→ **About this task**
Search the entries below for the word "denim", then copy each line in which it is found.

→ **Records supplied**
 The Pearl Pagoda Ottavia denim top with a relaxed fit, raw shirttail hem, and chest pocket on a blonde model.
---
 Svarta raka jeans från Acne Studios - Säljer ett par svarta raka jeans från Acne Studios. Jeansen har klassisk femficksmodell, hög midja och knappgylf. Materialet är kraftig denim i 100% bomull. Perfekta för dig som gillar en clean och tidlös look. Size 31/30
...
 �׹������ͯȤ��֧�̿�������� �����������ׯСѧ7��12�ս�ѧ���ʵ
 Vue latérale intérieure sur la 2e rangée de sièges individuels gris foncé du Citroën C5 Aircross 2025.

→ **Exercise answer**
 The Pearl Pagoda Ottavia denim top with a relaxed fit, raw shirttail hem, and chest pocket on a blonde model.
 Svarta raka jeans från Acne Studios - Säljer ett par svarta raka jeans från Acne Studios. Jeansen har klassisk femficksmodell, hög midja och knappgylf. Materialet är kraftig denim i 100% bomull. Perfekta för dig som gillar en clean och tidlös look. Size 31/30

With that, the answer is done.